KabaLi

KabaLi
FOTO FASILITASI TARI BANDA PADA ACARA FESTIVAL BUDAYA KERATON LIYA TAHUN 2011

KabaLi

KabaLi
FOTO FASILITASI TARI NGIFI- LARIANGI LIYA, PADA ACARA FESTIVAL BUDAYA KERATON LIYA TAHUN 2011

Sabtu, 13 Oktober 2012

PEMDA WAKATOBI HARUS TANGGAP : SECARA SOSIOLOGI BUDAYA, KEHADIRAN LEMBAGA ADAT DI LIYA, WANGI-WANGI TIDAK DIPERLUKAN ; "GALANG LEMBAGA SARA LIYA"


OLEH : HUMAS KABALI



Berdasarkan hasil kajian sosiologis tradisi budaya Liya, disimpulkan bahwa keberadaan Lembaga Adat Liya yang ada saat ini sama sekali tidak diperlukan oleh masyarakat Liya mengingat bahwa secara turun temurun hingga saat ini charisma kewibawaan Sara Liya (bobato Liya) masih sangat disegani oleh masyarakat adat Liya. Apalagi sejak tanggal 25 Juli 2012 Meantu,u Liya (di Liya dikenal dengan nama Lakina, atau Moori atau Raja) telah dilantik secara adat oleh Sultan Buton di Keraton Buton. Dampak positif dari telah dilantiknya Raja Liya tersebut yang dipegang oleh Mumammad Haris (anak Raja Liya terahir), maka saat ini telah disusun perangkat sara Liya yang terdiri dari 12 orang Bobato Liya atau pemangku tertinggi adat Liya sebagai perangkat pemerintahan Raja Liya. Meskipun kehadiran Raja Liya dan perangkatnya sebagai suatu sistem pemerintahan tradisional masa lalu tidak begitu tenar dibicarakan saat ini diranah nasional, namun tidaklah begitu salah keberadaan mereka saat ini mengingat bahwa nilai-nilai sistem hukum adat tradisional di masyarakat Liya hingga saat ini dalam kehidupan sehari-hari masih berlaku mutlak

Dalam Peraturan Menteri Dalam Negeri nomor 5 tahun 2007 tentang Pedoman Penataan Lembaga Kemasyarakatan,pada bab I Ketentuan Umum, Pasal 1, ayat 15. Disebutkan bahwa Lembaga Adat adalah Lembaga Kemasyarakatan baik yang sengaja dibentuk maupun yang secara wajar telah tumbuh dan berkembang di dalam sejarah masyarakat atau dalam suatu masyarakat hukum adat tertentu dengan wilayah hukum dan hak atas harta kekayaan di dalam hukum adat tersebut, serta berhak dan berwenang untuk mengatur, mengurus dan menyelesaikan berbagai permasalahan kehidupan yang berkaitan dengan dan mengacu pada adat istiadat dan hukum adat yang berlaku. Dalam keterangan ayat 15 tersebut sangatlah jelas bahwa yang dimaksud dengan Lembaga Adat yang secara wajar telah tumbuh dan berkembang dalam sejarah masyarakat Liya adalah Sara Liya yang dikenal dengan Bobato Liya. Bobato Liya inilah sebenarnya berfungsi sebagai Lembaga Adat karena ditangan merekalah yang mengatur segala sistem adat dan hukum adat yang berlaku di masyarakat Liya bukan lembaga adat yang baru dibentuk seperti yang terjadi saat ini.

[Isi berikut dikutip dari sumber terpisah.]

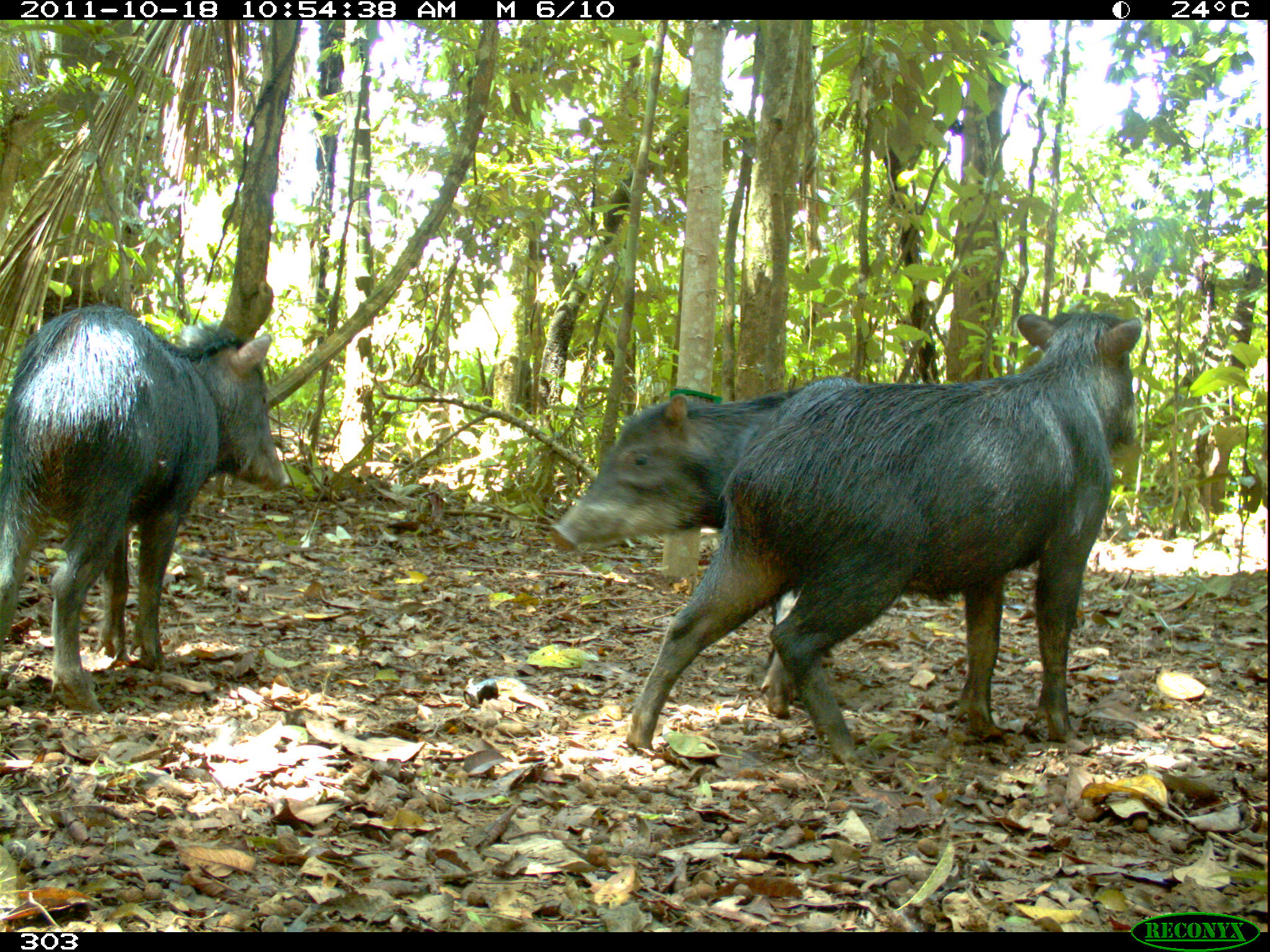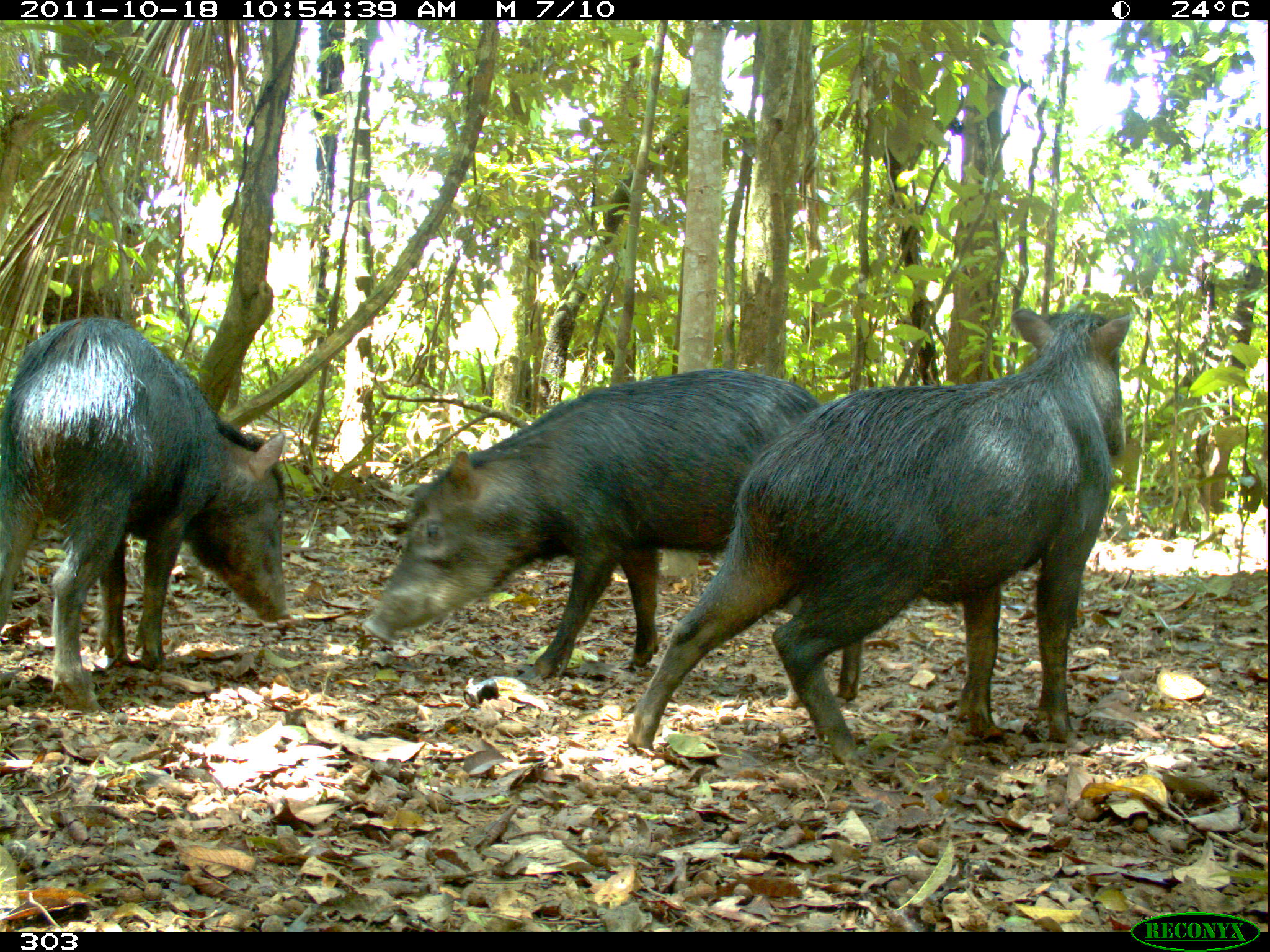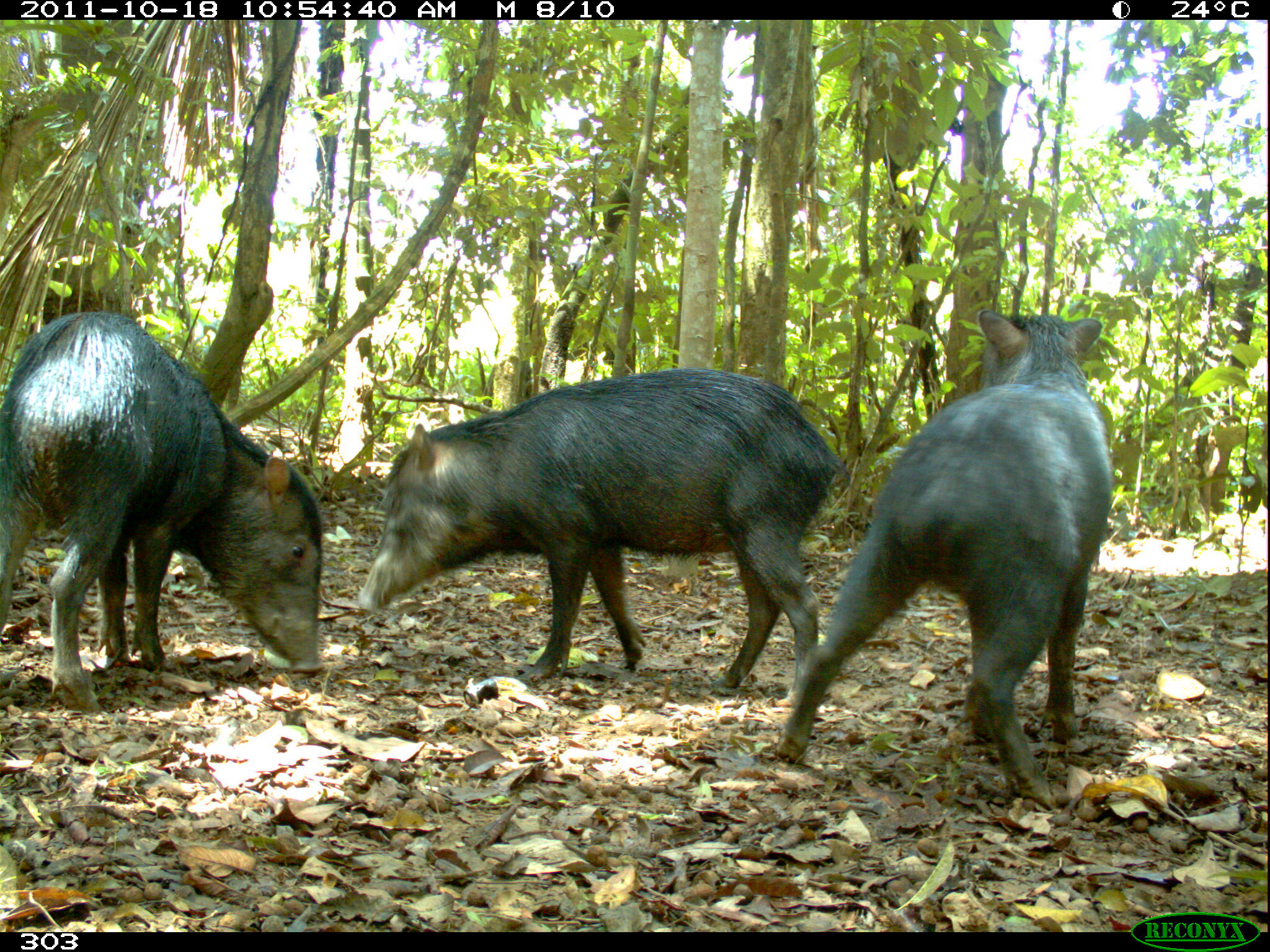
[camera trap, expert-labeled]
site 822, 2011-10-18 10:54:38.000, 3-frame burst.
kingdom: Animalia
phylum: Chordata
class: Mammalia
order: Artiodactyla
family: Tayassuidae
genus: Tayassu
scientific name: Tayassu pecari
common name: white-lipped peccary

Masyarakat Liya sampai saat ini sangat tunduk atas azas system adat dan hokum adat yang berlaku di Liya termasuk juga batas-batas wilayah hak ulayat adat. Menurut DR (kandidat) Sumiman Udu, M.Hum mengatakan bahwa di Liya tidak diperlukan hadirnya Lembaga Adat, sebab masyarakat masih tunduk dan taat atas azas system adat dan hokum adat yang dimiliki oleh sara Liya (bobato Liya), sehingga keberadaan Lembaga Adat yang ada saat ini akan menjadi mubasir jika para sara Liya tidak mau menyetujui keputusan-keputusan yang diambil oleh Lembaga Adat ini.

Oleh karena itu, Lembaga Forum Komunikasi Kabali Indonesia menghimbau agar para pengurus Lembaga Adat Liya saat ini sebaiknya mempertimbangkan dengan baik keberdaan lembaga yang dibentuknya supaya masyarakat Liya tidak menjadi bingung dalam penegakan adat istiadat, tradisi dan budaya mengingat Sara Liya (bobato Liya) masih memiliki kewibawaan untuk mengatur masyarakatnya apalagi saat ini telah terbentuk bobato Liya dengan 12 orang kepala Sara yang dipimpin oleh Raja Liya (meantu,u Liya). Raja Liya dan perangkatnya inilah merupakan partnership pemerintah daerah Kabupaten Wakatobi dalam mengatur sistem masyarakat adat di wilayahnya dan penghubung antara kepentingan masyarakat adat dan pemerintah. 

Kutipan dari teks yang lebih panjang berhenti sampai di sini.